Whilst watching the Serena Williams v Heather Watson match at this years championship, I got to thinking about the issue of the unforced error in a tennis match. This part of the game is not unique to tennis, but is particularly relevant when you consider the gladiatorial, one-on-one nature of the sport.
A forced error is where one player hits a good shot, putting the opponent into a tight spot, hence ‘forcing’ the error, and thereby winning the point. An unforced error is where a player loses a point by making a mistake in a situation where they should be in full control – a double fault is the clearest example. The percentage of unforced errors wins points, games, matches and ultimately championships.

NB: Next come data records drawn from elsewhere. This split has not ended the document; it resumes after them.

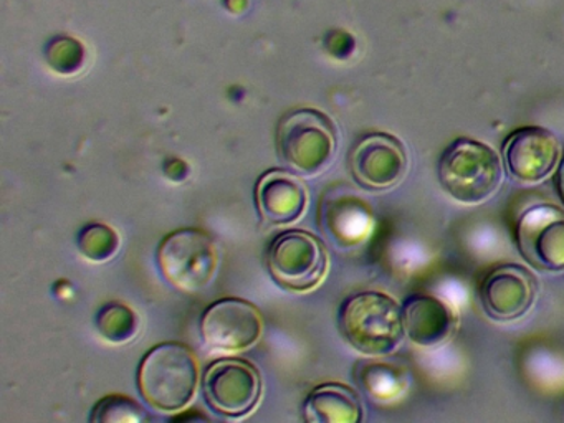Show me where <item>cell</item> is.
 Returning a JSON list of instances; mask_svg holds the SVG:
<instances>
[{
	"instance_id": "obj_1",
	"label": "cell",
	"mask_w": 564,
	"mask_h": 423,
	"mask_svg": "<svg viewBox=\"0 0 564 423\" xmlns=\"http://www.w3.org/2000/svg\"><path fill=\"white\" fill-rule=\"evenodd\" d=\"M345 339L366 356H386L404 337V314L391 296L365 291L345 301L339 313Z\"/></svg>"
},
{
	"instance_id": "obj_2",
	"label": "cell",
	"mask_w": 564,
	"mask_h": 423,
	"mask_svg": "<svg viewBox=\"0 0 564 423\" xmlns=\"http://www.w3.org/2000/svg\"><path fill=\"white\" fill-rule=\"evenodd\" d=\"M196 357L189 347L164 343L153 347L141 360L138 387L151 406L163 412L184 409L197 389Z\"/></svg>"
},
{
	"instance_id": "obj_3",
	"label": "cell",
	"mask_w": 564,
	"mask_h": 423,
	"mask_svg": "<svg viewBox=\"0 0 564 423\" xmlns=\"http://www.w3.org/2000/svg\"><path fill=\"white\" fill-rule=\"evenodd\" d=\"M438 181L444 191L462 204L488 200L503 181L497 151L485 142L462 138L452 142L438 162Z\"/></svg>"
},
{
	"instance_id": "obj_4",
	"label": "cell",
	"mask_w": 564,
	"mask_h": 423,
	"mask_svg": "<svg viewBox=\"0 0 564 423\" xmlns=\"http://www.w3.org/2000/svg\"><path fill=\"white\" fill-rule=\"evenodd\" d=\"M276 152L300 175L325 171L335 158L336 128L318 109L300 108L280 119L276 126Z\"/></svg>"
},
{
	"instance_id": "obj_5",
	"label": "cell",
	"mask_w": 564,
	"mask_h": 423,
	"mask_svg": "<svg viewBox=\"0 0 564 423\" xmlns=\"http://www.w3.org/2000/svg\"><path fill=\"white\" fill-rule=\"evenodd\" d=\"M267 267L280 286L303 293L322 283L328 271V251L308 231H283L267 250Z\"/></svg>"
},
{
	"instance_id": "obj_6",
	"label": "cell",
	"mask_w": 564,
	"mask_h": 423,
	"mask_svg": "<svg viewBox=\"0 0 564 423\" xmlns=\"http://www.w3.org/2000/svg\"><path fill=\"white\" fill-rule=\"evenodd\" d=\"M164 278L184 293H197L213 281L217 248L206 231L181 228L164 238L158 251Z\"/></svg>"
},
{
	"instance_id": "obj_7",
	"label": "cell",
	"mask_w": 564,
	"mask_h": 423,
	"mask_svg": "<svg viewBox=\"0 0 564 423\" xmlns=\"http://www.w3.org/2000/svg\"><path fill=\"white\" fill-rule=\"evenodd\" d=\"M204 399L214 412L230 419L249 415L262 395L259 370L243 359H220L207 367Z\"/></svg>"
},
{
	"instance_id": "obj_8",
	"label": "cell",
	"mask_w": 564,
	"mask_h": 423,
	"mask_svg": "<svg viewBox=\"0 0 564 423\" xmlns=\"http://www.w3.org/2000/svg\"><path fill=\"white\" fill-rule=\"evenodd\" d=\"M262 314L249 301L226 297L207 307L200 319V336L213 350H242L262 336Z\"/></svg>"
},
{
	"instance_id": "obj_9",
	"label": "cell",
	"mask_w": 564,
	"mask_h": 423,
	"mask_svg": "<svg viewBox=\"0 0 564 423\" xmlns=\"http://www.w3.org/2000/svg\"><path fill=\"white\" fill-rule=\"evenodd\" d=\"M517 243L524 260L541 271L564 270V212L536 205L521 215Z\"/></svg>"
},
{
	"instance_id": "obj_10",
	"label": "cell",
	"mask_w": 564,
	"mask_h": 423,
	"mask_svg": "<svg viewBox=\"0 0 564 423\" xmlns=\"http://www.w3.org/2000/svg\"><path fill=\"white\" fill-rule=\"evenodd\" d=\"M349 165L359 185L371 191H384L404 178L409 165L408 152L394 135L375 132L355 145Z\"/></svg>"
},
{
	"instance_id": "obj_11",
	"label": "cell",
	"mask_w": 564,
	"mask_h": 423,
	"mask_svg": "<svg viewBox=\"0 0 564 423\" xmlns=\"http://www.w3.org/2000/svg\"><path fill=\"white\" fill-rule=\"evenodd\" d=\"M560 154L556 135L540 126L517 129L503 144L508 172L527 184L544 181L556 167Z\"/></svg>"
},
{
	"instance_id": "obj_12",
	"label": "cell",
	"mask_w": 564,
	"mask_h": 423,
	"mask_svg": "<svg viewBox=\"0 0 564 423\" xmlns=\"http://www.w3.org/2000/svg\"><path fill=\"white\" fill-rule=\"evenodd\" d=\"M538 281L520 264H503L491 271L481 284V304L491 319L514 321L523 317L536 300Z\"/></svg>"
},
{
	"instance_id": "obj_13",
	"label": "cell",
	"mask_w": 564,
	"mask_h": 423,
	"mask_svg": "<svg viewBox=\"0 0 564 423\" xmlns=\"http://www.w3.org/2000/svg\"><path fill=\"white\" fill-rule=\"evenodd\" d=\"M306 198L305 185L290 172L270 171L257 182V208L265 224L286 225L299 220L305 212Z\"/></svg>"
},
{
	"instance_id": "obj_14",
	"label": "cell",
	"mask_w": 564,
	"mask_h": 423,
	"mask_svg": "<svg viewBox=\"0 0 564 423\" xmlns=\"http://www.w3.org/2000/svg\"><path fill=\"white\" fill-rule=\"evenodd\" d=\"M404 329L409 339L422 347L444 344L457 326L454 310L435 296H412L405 301Z\"/></svg>"
},
{
	"instance_id": "obj_15",
	"label": "cell",
	"mask_w": 564,
	"mask_h": 423,
	"mask_svg": "<svg viewBox=\"0 0 564 423\" xmlns=\"http://www.w3.org/2000/svg\"><path fill=\"white\" fill-rule=\"evenodd\" d=\"M305 419L315 423H358L362 419L361 402L351 387L323 383L306 399Z\"/></svg>"
},
{
	"instance_id": "obj_16",
	"label": "cell",
	"mask_w": 564,
	"mask_h": 423,
	"mask_svg": "<svg viewBox=\"0 0 564 423\" xmlns=\"http://www.w3.org/2000/svg\"><path fill=\"white\" fill-rule=\"evenodd\" d=\"M97 327L105 339L121 344L137 334L138 317L127 304L110 303L97 314Z\"/></svg>"
},
{
	"instance_id": "obj_17",
	"label": "cell",
	"mask_w": 564,
	"mask_h": 423,
	"mask_svg": "<svg viewBox=\"0 0 564 423\" xmlns=\"http://www.w3.org/2000/svg\"><path fill=\"white\" fill-rule=\"evenodd\" d=\"M120 247V238L113 228L105 224H88L78 235V248L88 260L105 261L113 257Z\"/></svg>"
},
{
	"instance_id": "obj_18",
	"label": "cell",
	"mask_w": 564,
	"mask_h": 423,
	"mask_svg": "<svg viewBox=\"0 0 564 423\" xmlns=\"http://www.w3.org/2000/svg\"><path fill=\"white\" fill-rule=\"evenodd\" d=\"M143 406L124 395H108L101 399L91 412V422L140 423L147 420Z\"/></svg>"
},
{
	"instance_id": "obj_19",
	"label": "cell",
	"mask_w": 564,
	"mask_h": 423,
	"mask_svg": "<svg viewBox=\"0 0 564 423\" xmlns=\"http://www.w3.org/2000/svg\"><path fill=\"white\" fill-rule=\"evenodd\" d=\"M362 387L376 399H394L404 390L405 382L401 372L384 364H372L362 376Z\"/></svg>"
},
{
	"instance_id": "obj_20",
	"label": "cell",
	"mask_w": 564,
	"mask_h": 423,
	"mask_svg": "<svg viewBox=\"0 0 564 423\" xmlns=\"http://www.w3.org/2000/svg\"><path fill=\"white\" fill-rule=\"evenodd\" d=\"M85 50L80 42L70 36L52 40L47 48V62L62 75L77 73L84 65Z\"/></svg>"
},
{
	"instance_id": "obj_21",
	"label": "cell",
	"mask_w": 564,
	"mask_h": 423,
	"mask_svg": "<svg viewBox=\"0 0 564 423\" xmlns=\"http://www.w3.org/2000/svg\"><path fill=\"white\" fill-rule=\"evenodd\" d=\"M556 184L557 192H560L561 198H563L564 202V161L563 164H561L560 171H557Z\"/></svg>"
}]
</instances>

The clearest similarity with unforced errors and investing is when investors sell out of their investments during periods of market uncertainty when values drop. All investors know that this is the wrong thing to do in these circumstances, but unfortunately some can let their stomachs take over and rule their head when markets are tumbling and there is a lot of bad news.
This is an unforced error, because very often they don’t actually need the money, they just cannot cope with the situation they are in and they decide to sell to cash. It is also an unforced error as the market return is there on offer, and we know that given time, markets will recover, no matter how bleak the current situation is. If they have a well-thought out investment strategy with enough fixed income to limit losses they should be able to stay the course and not needlessly lose their hard-earned money.
At Callisto, we encourage all our clients to stick with their financial plans, invest for the long term and not to panic during market uncertainty.
Whilst such uncertainty like the recent troubles in Greece, and the potential fallout to stock markets should they exit the Euro is hard to deal with, let’s not have any unforced errors.